### TO DO
Print all the data, keeping every line exactly as it is.

### SOURCE RECORDS
Begin

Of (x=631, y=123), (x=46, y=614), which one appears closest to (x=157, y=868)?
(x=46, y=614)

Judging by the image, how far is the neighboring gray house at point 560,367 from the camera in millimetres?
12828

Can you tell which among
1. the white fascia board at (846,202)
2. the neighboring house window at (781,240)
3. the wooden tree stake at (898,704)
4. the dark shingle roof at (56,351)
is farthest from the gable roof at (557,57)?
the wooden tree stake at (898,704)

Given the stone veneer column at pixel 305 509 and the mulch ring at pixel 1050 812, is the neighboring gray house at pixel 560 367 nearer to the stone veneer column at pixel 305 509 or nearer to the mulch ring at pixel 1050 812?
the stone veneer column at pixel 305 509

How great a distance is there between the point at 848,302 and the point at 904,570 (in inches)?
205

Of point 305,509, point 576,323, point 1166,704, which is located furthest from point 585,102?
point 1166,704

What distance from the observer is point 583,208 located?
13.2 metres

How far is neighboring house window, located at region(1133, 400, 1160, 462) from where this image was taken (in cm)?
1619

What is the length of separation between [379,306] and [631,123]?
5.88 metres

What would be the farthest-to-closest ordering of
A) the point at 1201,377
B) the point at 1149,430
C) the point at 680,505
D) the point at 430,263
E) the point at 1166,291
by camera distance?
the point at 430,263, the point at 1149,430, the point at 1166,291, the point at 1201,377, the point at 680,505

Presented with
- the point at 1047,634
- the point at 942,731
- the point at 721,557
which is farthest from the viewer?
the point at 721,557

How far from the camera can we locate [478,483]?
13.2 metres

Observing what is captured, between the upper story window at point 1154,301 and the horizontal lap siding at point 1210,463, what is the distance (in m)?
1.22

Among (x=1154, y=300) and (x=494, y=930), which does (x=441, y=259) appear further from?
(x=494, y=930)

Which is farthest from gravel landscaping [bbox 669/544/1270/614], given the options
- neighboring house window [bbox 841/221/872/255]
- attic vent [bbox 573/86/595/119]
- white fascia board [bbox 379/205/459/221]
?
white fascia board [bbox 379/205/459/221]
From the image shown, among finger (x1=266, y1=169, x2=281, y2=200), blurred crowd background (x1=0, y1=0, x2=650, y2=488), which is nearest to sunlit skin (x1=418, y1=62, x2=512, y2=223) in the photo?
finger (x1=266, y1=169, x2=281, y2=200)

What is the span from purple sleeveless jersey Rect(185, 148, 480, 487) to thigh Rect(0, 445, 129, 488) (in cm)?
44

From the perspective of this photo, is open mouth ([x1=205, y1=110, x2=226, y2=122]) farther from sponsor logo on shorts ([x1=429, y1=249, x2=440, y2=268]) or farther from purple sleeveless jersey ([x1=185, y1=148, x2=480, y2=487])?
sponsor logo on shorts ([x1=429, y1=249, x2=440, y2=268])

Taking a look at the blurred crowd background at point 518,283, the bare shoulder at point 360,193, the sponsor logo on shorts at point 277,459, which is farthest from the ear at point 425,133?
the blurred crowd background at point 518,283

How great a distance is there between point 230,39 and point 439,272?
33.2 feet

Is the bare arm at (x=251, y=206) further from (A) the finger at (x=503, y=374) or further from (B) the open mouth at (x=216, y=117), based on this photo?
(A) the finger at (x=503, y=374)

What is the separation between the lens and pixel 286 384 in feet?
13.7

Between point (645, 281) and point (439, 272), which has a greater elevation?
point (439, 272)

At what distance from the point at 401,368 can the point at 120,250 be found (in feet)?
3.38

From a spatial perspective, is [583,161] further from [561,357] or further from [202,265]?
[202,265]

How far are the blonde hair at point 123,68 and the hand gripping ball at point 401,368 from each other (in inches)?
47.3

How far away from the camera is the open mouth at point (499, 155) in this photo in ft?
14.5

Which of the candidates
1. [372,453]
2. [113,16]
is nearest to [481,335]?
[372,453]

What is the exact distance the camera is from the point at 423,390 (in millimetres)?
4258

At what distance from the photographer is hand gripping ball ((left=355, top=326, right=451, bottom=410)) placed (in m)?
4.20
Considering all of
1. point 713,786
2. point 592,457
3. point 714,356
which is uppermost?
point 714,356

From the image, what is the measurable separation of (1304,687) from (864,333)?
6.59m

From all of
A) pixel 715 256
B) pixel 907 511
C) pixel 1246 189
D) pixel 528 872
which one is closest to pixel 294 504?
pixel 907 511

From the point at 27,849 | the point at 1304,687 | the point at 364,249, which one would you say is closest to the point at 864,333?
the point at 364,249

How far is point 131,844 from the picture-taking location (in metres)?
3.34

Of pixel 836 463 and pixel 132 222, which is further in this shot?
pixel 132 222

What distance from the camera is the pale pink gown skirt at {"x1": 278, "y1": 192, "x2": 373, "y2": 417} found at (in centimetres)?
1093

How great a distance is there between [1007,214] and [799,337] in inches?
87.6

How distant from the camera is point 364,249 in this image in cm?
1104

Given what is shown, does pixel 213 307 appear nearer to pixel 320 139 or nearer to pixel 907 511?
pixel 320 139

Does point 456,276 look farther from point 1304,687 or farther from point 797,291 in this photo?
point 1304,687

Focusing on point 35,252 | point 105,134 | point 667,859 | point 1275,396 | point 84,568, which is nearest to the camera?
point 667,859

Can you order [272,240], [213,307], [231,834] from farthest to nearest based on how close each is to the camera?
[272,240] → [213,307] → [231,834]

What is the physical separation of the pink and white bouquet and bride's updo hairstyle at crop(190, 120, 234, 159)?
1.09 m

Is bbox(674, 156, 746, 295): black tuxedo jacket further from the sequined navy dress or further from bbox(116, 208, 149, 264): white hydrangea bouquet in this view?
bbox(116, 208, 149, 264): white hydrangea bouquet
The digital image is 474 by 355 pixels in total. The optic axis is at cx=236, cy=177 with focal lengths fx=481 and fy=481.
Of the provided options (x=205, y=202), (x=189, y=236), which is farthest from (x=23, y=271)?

End

### EXPECTED OUTPUT
Of (x=631, y=123), (x=46, y=614), which one appears closest to (x=157, y=868)?
(x=46, y=614)

Judging by the image, how far is the neighboring gray house at point 560,367 from the camera in millimetres?
12828

Can you tell which among
1. the white fascia board at (846,202)
2. the neighboring house window at (781,240)
3. the wooden tree stake at (898,704)
4. the dark shingle roof at (56,351)
is farthest from the gable roof at (557,57)?
the wooden tree stake at (898,704)

Given the stone veneer column at pixel 305 509 and the mulch ring at pixel 1050 812, is the neighboring gray house at pixel 560 367 nearer to the stone veneer column at pixel 305 509 or nearer to the mulch ring at pixel 1050 812?
the stone veneer column at pixel 305 509

How great a distance is there between the point at 848,302 and the point at 904,570 (in inches)?
205

Of point 305,509, point 576,323, point 1166,704, which is located furthest from point 585,102?
point 1166,704

What distance from the observer is point 583,208 located?
13.2 metres

How far is neighboring house window, located at region(1133, 400, 1160, 462) from where this image was taken (in cm)?
1619

What is the length of separation between [379,306] and [631,123]?
5.88 metres

What would be the farthest-to-closest ordering of
A) the point at 1201,377
B) the point at 1149,430
C) the point at 680,505
D) the point at 430,263
E) the point at 1166,291
by camera distance?
the point at 430,263, the point at 1149,430, the point at 1166,291, the point at 1201,377, the point at 680,505

Presented with
- the point at 1047,634
- the point at 942,731
- the point at 721,557
which is farthest from the viewer?
the point at 721,557

How far from the camera can we locate [478,483]?
13.2 metres

Observing what is captured, between the upper story window at point 1154,301 and the horizontal lap siding at point 1210,463, what is the distance (in m)?
1.22

Among (x=1154, y=300) and (x=494, y=930), which does (x=441, y=259) appear further from?
(x=494, y=930)

Which is farthest from gravel landscaping [bbox 669/544/1270/614], given the options
- neighboring house window [bbox 841/221/872/255]
- attic vent [bbox 573/86/595/119]
- white fascia board [bbox 379/205/459/221]
?
white fascia board [bbox 379/205/459/221]
From the image shown, among finger (x1=266, y1=169, x2=281, y2=200), blurred crowd background (x1=0, y1=0, x2=650, y2=488), which is nearest to sunlit skin (x1=418, y1=62, x2=512, y2=223) in the photo?
finger (x1=266, y1=169, x2=281, y2=200)

What is the span from purple sleeveless jersey Rect(185, 148, 480, 487) to thigh Rect(0, 445, 129, 488) (in cm)?
44

From the perspective of this photo, is open mouth ([x1=205, y1=110, x2=226, y2=122]) farther from sponsor logo on shorts ([x1=429, y1=249, x2=440, y2=268]) or farther from purple sleeveless jersey ([x1=185, y1=148, x2=480, y2=487])?
sponsor logo on shorts ([x1=429, y1=249, x2=440, y2=268])

Taking a look at the blurred crowd background at point 518,283, the bare shoulder at point 360,193, the sponsor logo on shorts at point 277,459, which is farthest from the ear at point 425,133?
the blurred crowd background at point 518,283

How great a distance is there between point 230,39 and point 439,272?
33.2 feet

Is the bare arm at (x=251, y=206) further from (A) the finger at (x=503, y=374) or further from (B) the open mouth at (x=216, y=117), based on this photo?
(A) the finger at (x=503, y=374)

What is the separation between the lens and pixel 286 384 in feet?
13.7

Between point (645, 281) and point (439, 272), which has a greater elevation?
point (439, 272)

At what distance from the point at 401,368 can the point at 120,250 be found (in feet)?
3.38

From a spatial perspective, is [583,161] further from [561,357] or further from [202,265]?
[202,265]

How far are the blonde hair at point 123,68 and the hand gripping ball at point 401,368 from each other (in inches)?
47.3

How far away from the camera is the open mouth at point (499, 155) in this photo in ft?
14.5

Which of the candidates
1. [372,453]
2. [113,16]
is nearest to [481,335]?
[372,453]

What is the exact distance the camera is from the point at 423,390 (in millimetres)?
4258

At what distance from the photographer is hand gripping ball ((left=355, top=326, right=451, bottom=410)) placed (in m)?
4.20
Considering all of
1. point 713,786
2. point 592,457
3. point 714,356
which is uppermost?
point 714,356

From the image, what is the measurable separation of (1304,687) from (864,333)?
6.59m

From all of
A) pixel 715 256
B) pixel 907 511
C) pixel 1246 189
D) pixel 528 872
which one is closest to pixel 294 504?
pixel 907 511

From the point at 27,849 | the point at 1304,687 | the point at 364,249, which one would you say is closest to the point at 864,333?
the point at 364,249

How far is point 131,844 from the picture-taking location (in metres)?
3.34

Of pixel 836 463 and pixel 132 222, which is further in this shot?
pixel 132 222

What distance from the camera is the pale pink gown skirt at {"x1": 278, "y1": 192, "x2": 373, "y2": 417} found at (in centimetres)?
1093

How great a distance is there between [1007,214] and [799,337] in inches?
87.6

How distant from the camera is point 364,249 in this image in cm?
1104

Given what is shown, does pixel 213 307 appear nearer to pixel 320 139 or nearer to pixel 907 511?
pixel 320 139

Does point 456,276 look farther from point 1304,687 or farther from point 797,291 in this photo?
point 1304,687

Focusing on point 35,252 | point 105,134 | point 667,859 | point 1275,396 | point 84,568, which is nearest to the camera?
point 667,859

Can you order [272,240], [213,307], [231,834] from farthest to nearest based on how close each is to the camera?
[272,240] → [213,307] → [231,834]

What is the physical separation of the pink and white bouquet and bride's updo hairstyle at crop(190, 120, 234, 159)?
1.09 m

Is bbox(674, 156, 746, 295): black tuxedo jacket further from the sequined navy dress or further from bbox(116, 208, 149, 264): white hydrangea bouquet in this view?
bbox(116, 208, 149, 264): white hydrangea bouquet
The digital image is 474 by 355 pixels in total. The optic axis is at cx=236, cy=177 with focal lengths fx=481 and fy=481.
Of the provided options (x=205, y=202), (x=189, y=236), which is farthest from (x=23, y=271)?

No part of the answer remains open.